> _Extract provided_:
↓↓↓
Data Wrangling Project

Movie Success Criteria Analysis (Using IMDB datasets)

Data Import

IMDB 5000 Movie Dataset from Kaggle

This dataset contains 28 variables about 5,043 movies spanning across 100 years in 66 countries. There are 2399 unique director names, and thousands of actors/actresses.

Since Kaggle requires a username and password to download the dataset, I am sourcing the same data from my Github library here

More information about the dataset can be found on the Kaggle page here.

Data Import Code:

library(tibble)
url <- "https://github.com/yash91sharma/projectX/raw/master/movie_metadata.csv"
movie <- as_data_frame(read.csv(url, stringsAsFactors = FALSE))
class(movie)

## [1] "tbl_df"     "tbl"        "data.frame"

colnames(movie)

##  [1] "color"                     "director_name"            
##  [3] "num_critic_for_reviews"    "duration"                 
##  [5] "director_facebook_likes"   "actor_3_facebook_likes"   
##  [7] "actor_2_name"              "actor_1_facebook_likes"   
##  [9] "gross"                     "genres"                   
## [11] "actor_1_name"              "movie_title"
↑↑↑
[Stored records]
↓↓↓
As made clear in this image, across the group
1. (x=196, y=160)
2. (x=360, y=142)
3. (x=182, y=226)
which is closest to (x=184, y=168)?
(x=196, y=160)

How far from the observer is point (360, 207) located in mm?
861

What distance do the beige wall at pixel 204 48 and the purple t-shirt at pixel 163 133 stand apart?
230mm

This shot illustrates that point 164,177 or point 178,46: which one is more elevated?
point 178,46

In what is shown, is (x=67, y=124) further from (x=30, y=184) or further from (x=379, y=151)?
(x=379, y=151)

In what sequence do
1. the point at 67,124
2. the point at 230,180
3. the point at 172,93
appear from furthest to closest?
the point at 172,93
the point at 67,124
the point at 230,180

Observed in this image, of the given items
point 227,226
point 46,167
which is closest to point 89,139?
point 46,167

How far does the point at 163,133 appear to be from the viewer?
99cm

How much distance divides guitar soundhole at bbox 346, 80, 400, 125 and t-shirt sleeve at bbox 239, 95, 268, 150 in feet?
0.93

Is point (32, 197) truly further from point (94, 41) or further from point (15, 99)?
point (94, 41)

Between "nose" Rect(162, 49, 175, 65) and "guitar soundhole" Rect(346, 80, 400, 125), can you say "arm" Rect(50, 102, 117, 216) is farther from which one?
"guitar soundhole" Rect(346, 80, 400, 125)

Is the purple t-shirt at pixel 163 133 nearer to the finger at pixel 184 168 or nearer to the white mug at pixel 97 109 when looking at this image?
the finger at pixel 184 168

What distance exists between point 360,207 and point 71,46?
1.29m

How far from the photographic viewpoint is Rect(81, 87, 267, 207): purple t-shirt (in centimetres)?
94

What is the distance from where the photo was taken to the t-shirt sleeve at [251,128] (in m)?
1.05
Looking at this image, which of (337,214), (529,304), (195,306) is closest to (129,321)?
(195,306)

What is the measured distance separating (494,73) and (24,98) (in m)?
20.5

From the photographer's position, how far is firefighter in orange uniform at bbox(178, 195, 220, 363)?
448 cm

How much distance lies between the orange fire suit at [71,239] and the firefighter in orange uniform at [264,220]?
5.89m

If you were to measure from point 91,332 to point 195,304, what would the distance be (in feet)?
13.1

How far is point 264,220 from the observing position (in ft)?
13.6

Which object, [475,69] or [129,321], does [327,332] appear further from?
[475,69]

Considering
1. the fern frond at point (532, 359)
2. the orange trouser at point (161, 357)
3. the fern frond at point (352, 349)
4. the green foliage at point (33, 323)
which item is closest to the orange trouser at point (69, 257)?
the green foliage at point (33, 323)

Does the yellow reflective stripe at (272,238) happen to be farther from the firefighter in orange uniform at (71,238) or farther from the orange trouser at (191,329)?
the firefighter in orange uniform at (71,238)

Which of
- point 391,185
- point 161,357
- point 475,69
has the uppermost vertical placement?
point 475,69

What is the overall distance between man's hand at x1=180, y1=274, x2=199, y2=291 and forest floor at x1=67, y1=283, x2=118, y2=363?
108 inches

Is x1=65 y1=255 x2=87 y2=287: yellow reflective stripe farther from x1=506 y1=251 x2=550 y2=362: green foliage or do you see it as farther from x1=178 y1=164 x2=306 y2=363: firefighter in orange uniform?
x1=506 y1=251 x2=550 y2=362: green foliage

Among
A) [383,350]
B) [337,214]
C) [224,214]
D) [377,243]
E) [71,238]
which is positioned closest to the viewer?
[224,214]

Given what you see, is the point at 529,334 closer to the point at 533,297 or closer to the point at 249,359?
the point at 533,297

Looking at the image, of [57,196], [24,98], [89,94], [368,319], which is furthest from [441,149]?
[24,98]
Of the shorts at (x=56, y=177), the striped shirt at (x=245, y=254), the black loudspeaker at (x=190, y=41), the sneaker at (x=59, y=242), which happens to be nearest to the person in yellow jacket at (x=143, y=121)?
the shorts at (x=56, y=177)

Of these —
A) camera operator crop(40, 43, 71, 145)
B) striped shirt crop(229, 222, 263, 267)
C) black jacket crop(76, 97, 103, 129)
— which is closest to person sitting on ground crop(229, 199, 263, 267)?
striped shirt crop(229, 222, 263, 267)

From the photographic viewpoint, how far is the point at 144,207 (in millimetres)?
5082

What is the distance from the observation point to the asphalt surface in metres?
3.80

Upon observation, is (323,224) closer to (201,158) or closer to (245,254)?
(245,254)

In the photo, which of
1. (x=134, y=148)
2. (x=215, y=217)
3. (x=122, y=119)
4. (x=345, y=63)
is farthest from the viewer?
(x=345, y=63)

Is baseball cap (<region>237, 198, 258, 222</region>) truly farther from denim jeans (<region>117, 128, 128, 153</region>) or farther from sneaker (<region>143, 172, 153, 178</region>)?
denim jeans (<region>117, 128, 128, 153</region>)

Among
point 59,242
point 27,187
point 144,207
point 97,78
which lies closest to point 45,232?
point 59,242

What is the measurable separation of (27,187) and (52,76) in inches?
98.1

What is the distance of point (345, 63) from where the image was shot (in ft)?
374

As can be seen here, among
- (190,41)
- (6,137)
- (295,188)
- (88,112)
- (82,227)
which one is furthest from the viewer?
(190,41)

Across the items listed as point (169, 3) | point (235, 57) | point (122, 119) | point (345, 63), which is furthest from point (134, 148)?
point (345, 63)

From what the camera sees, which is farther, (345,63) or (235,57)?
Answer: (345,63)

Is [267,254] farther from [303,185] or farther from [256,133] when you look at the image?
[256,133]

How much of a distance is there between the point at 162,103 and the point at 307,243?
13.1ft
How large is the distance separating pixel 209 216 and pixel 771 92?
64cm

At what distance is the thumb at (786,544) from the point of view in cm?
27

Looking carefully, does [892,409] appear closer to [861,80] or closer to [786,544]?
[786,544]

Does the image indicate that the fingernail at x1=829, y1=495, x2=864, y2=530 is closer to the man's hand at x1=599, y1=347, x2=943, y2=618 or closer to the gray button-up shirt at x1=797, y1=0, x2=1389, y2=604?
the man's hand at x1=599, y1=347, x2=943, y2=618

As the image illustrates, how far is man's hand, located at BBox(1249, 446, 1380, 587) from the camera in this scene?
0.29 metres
↑↑↑
> _Actions to take_:
(A) Edit the IMDB movie data write-up starting at "IMDB 5000 Movie" and ending at "library(tibble)", putting "Zenodo" wherever "Kaggle" appears.
(B) Proceed with the IMDB movie data write-up from the point where it stops.
These lines are separate material and have nothing to do with the IMDB movie data write-up.

> _Responses to the tasks_:
(A)
IMDB 5000 Movie Dataset from Zenodo

This dataset contains 28 variables about 5,043 movies spanning across 100 years in 66 countries. There are 2399 unique director names, and thousands of actors/actresses.

Since Zenodo requires a username and password to download the dataset, I am sourcing the same data from my Github library here

More information about the dataset can be found on the Zenodo page here.

Data Import Code:

library(tibble)

(B)
## [13] "num_voted_users"           "cast_total_facebook_likes"
## [15] "actor_3_name"              "facenumber_in_poster"     
## [17] "plot_keywords"             "movie_imdb_link"          
## [19] "num_user_for_reviews"      "language"                 
## [21] "country"                   "content_rating"           
## [23] "budget"                    "title_year"               
## [25] "actor_2_facebook_likes"    "imdb_score"               
## [27] "aspect_ratio"              "movie_facebook_likes"

dim(movie)

## [1] 5043   28

Data Preview

Preview of the full dataset:

library(DT)
datatable(head(movie,50))

Data Description

Below is the table containing the the variable names, types and a short description.

Variable.type <- lapply(movie,class)
Variable.desc <- c("Specifies if it was color/black & white movie",
"Name of movie director","Number of critics who reviewed",
"Duration of the movie (minutes)","Number of likes on director's FB page",
"Number of likes on 3rd actor's FB page","Name of second actor",
"Number of likes on 1st actor's FB page","Gross earning by the movie ($)",
"Genres of the movie","Name of the first actor",
"Title of the movie","Number of users voted on IMDB",
"Total facebook likes for all cast members","Name of the third actor",
"Number of the actor who featured in the movie poster",
"Keywords describing the movie plot","IMDB link of the movie",
"Number of users who gave a review","Language of the movie",
"Country the movie was produced in",
"Content rating of the movie","Budget of the movie ($)",
"Year the movie released in","Number of facebook likes for actor 2",
"IMDB score for the movie (out of 10)","Aspect ratio the movie was made in",
"Number of facebook likes")
Variable.name1 <- colnames(movie)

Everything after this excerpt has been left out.